Lee Seung-Hee, Han Jin-Hee, Choi Jung-Hwan, Huh Eun-Young, Kwon Yunhee Kim, Kaang Bong-Kiun
National Research Laboratory of Neurobiology, Institute of Molecular Biology and Genetics, School of Biological Sciences, Seoul National University, Seoul 151-742, Korea.
Mol Cells. 2003 Apr 30;15(2):233-9.
Brain-derived neurotrophic factor (BDNF) plays a key role in the differentiation and neuritogenesis of developing neurons, and in the synaptic plasticity of mature neurons, in the mammalian nervous system. BDNF binds to the receptor tyrosine kinase TrkB and transmits neurotrophic signals by activating neuron-specific tyrosine phosphorylation pathways. However, the neurotrophic function of BDNF in Aplysia neurons is poorly understood. We examined the specific effect of BDNF on neurite outgrowth and synaptic plasticity in cultured Aplysia neurons and a multipotent rat hippocampal stem cell line (HiB5). Our study indicates that mammalian BDNF has no significant effect on the neuritogenesis, neurotransmitter release, excitability, and synaptic plasticity of cultured Aplysia neurons in our experimental conditions. In contrast, BDNF in combination with platelet-derived growth factor (PDGF) increases the length of the neurites and the number of spine-like structures in cells of HiB5.

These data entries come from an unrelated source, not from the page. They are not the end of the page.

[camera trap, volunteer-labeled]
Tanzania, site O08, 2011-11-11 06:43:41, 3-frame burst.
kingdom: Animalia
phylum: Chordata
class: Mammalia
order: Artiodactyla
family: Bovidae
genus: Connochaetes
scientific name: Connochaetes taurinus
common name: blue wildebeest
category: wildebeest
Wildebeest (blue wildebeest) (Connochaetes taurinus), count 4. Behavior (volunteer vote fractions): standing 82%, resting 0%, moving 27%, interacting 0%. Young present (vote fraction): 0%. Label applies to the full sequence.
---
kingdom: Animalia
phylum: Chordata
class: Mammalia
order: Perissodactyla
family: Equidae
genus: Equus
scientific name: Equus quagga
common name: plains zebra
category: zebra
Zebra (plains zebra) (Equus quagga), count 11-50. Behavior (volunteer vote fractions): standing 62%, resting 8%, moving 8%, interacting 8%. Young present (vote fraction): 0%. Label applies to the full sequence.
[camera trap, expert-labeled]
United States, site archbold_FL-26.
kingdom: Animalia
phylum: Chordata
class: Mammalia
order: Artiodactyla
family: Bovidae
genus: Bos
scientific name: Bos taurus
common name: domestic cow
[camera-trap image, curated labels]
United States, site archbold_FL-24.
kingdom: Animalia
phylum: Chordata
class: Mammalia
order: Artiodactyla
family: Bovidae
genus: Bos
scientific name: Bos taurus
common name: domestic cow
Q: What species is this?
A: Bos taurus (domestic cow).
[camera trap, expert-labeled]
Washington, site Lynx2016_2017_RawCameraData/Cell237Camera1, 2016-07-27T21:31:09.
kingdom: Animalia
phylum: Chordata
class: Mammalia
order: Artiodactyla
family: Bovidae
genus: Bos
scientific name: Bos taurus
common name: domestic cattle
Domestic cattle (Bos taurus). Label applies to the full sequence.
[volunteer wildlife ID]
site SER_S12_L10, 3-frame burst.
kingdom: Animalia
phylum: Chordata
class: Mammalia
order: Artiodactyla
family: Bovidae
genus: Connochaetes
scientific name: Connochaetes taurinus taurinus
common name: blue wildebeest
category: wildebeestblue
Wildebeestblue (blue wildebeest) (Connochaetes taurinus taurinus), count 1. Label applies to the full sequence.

脑源性神经营养因子(BDNF)在哺乳动物神经系统中,对发育中神经元的分化和神经突发生,以及成熟神经元的突触可塑性起着关键作用。BDNF与受体酪氨酸激酶TrkB结合,并通过激活神经元特异性酪氨酸磷酸化途径来传递神经营养信号。然而,人们对BDNF在海兔神经元中的神经营养功能了解甚少。我们研究了BDNF对培养的海兔神经元和多能大鼠海马干细胞系(HiB5)中神经突生长和突触可塑性的具体影响。我们的研究表明,在我们的实验条件下,哺乳动物BDNF对培养的海兔神经元的神经突发生、神经递质释放、兴奋性和突触可塑性没有显著影响。相反,BDNF与血小板衍生生长因子(PDGF)联合使用可增加HiB5细胞中神经突的长度和棘状结构的数量。